% Generated by roxygen2: do not edit by hand
% Please edit documentation in R/detect_outlier.R
\name{detect_outlier}
\alias{detect_outlier}
\alias{iqr_outlier}
\alias{zscore_outlier}
\alias{zscore_outlier2}
\title{Detect Outliers in a Numeric Vector}
\usage{
detect_outlier(
  x,
  method = "iqr",
  multiplier = 1.5,
  z_threshold = 3,
  na.rm = TRUE,
  groups = NULL,
  summary = FALSE
)

iqr_outlier(x, multiplier)

zscore_outlier(x, z_threshold)

zscore_outlier2(x, z_threshold)
}
\arguments{
\item{x}{A numeric vector in which to detect outliers.}

\item{method}{A character string specifying the outlier detection method. Options are
`"iqr"` (default) for the interquartile range method or `"zscore"` for the z-score method.}

\item{multiplier}{A positive numeric value specifying the multiplier for the IQR method.
Default is `1.5`, typically used for moderate outliers; `3` is common for extreme outliers.
Ignored if `method = "zscore"`.}

\item{z_threshold}{A positive numeric value specifying the z-score threshold for the
`method = "zscore"` option. Default is `3`, meaning values with an absolute z-score
greater than 3 are flagged as outliers. Ignored if `method = "iqr"`.}

\item{na.rm}{A logical value indicating whether to remove `NA` values before computation.
Default is `TRUE`. If `FALSE` and `NA` values are present, the function stops with an error.}

\item{groups}{An optional vector of group names or labels corresponding to each value in
`x`. If provided, must be the same length as `x`. Outlier detection is performed separately
for each unique group, and results are returned as a nested list. Default is `NULL` (no grouping).}

\item{summary}{A logical value indicating whether to include a summary in the output.
Default is `FALSE`. If `TRUE`, the output list includes a `summary` element with
descriptive statistics and outlier counts, either overall or by group if `groups` is provided.}
}
\value{
If `groups = NULL` (default), a list with the following components:
  - `outliers`: A numeric vector of the outlier values.
  - `indices`: An integer vector of the indices where outliers occur in the input vector.
  - `bounds` (if `method = "iqr"`): A named numeric vector with the `lower` and `upper`
    bounds for outliers.
  - `threshold` (if `method = "zscore"`): A named numeric vector with the `lower` and
    `upper` z-score thresholds.
  - `is_outlier`: A logical vector of the same length as `x`, where `TRUE` indicates an
    outlier.
  - `summary` (if `summary = TRUE`): A list with summary statistics including the mean,
    median, standard deviation (for z-score), quartiles (for IQR), and number of outliers.
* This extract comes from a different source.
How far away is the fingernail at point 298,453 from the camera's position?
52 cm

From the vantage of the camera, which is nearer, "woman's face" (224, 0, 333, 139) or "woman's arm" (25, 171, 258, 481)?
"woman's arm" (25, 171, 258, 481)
  If `groups` is provided, a named list where each element corresponds to a unique group,
  containing the same components as above but computed separately for that group’s values.
}
\description{
This function identifies outliers in a numeric vector using either the interquartile range
(IQR) method or the z-score method. The IQR method defines outliers as values below
Q1 - multiplier * IQR or above Q3 + multiplier * IQR, where Q1 and Q3 are the first and
third quartiles. The z-score method identifies outliers as values with an absolute
z-score exceeding a specified threshold.
}
\details{
The function returns a list containing the outliers, their indices, detection bounds or
thresholds, and a logical vector indicating which elements are outliers. If a grouping
vector is provided via `groups`, outlier detection is performed separately for each group,
and results are returned as a nested list by group. If `na.rm = TRUE` (default), missing
values (`NA`) are removed before computation. If `na.rm = FALSE` and `NA` values are
present, the function stops with an error. The function also stops for non-numeric input,
insufficient valid data, or mismatched group lengths.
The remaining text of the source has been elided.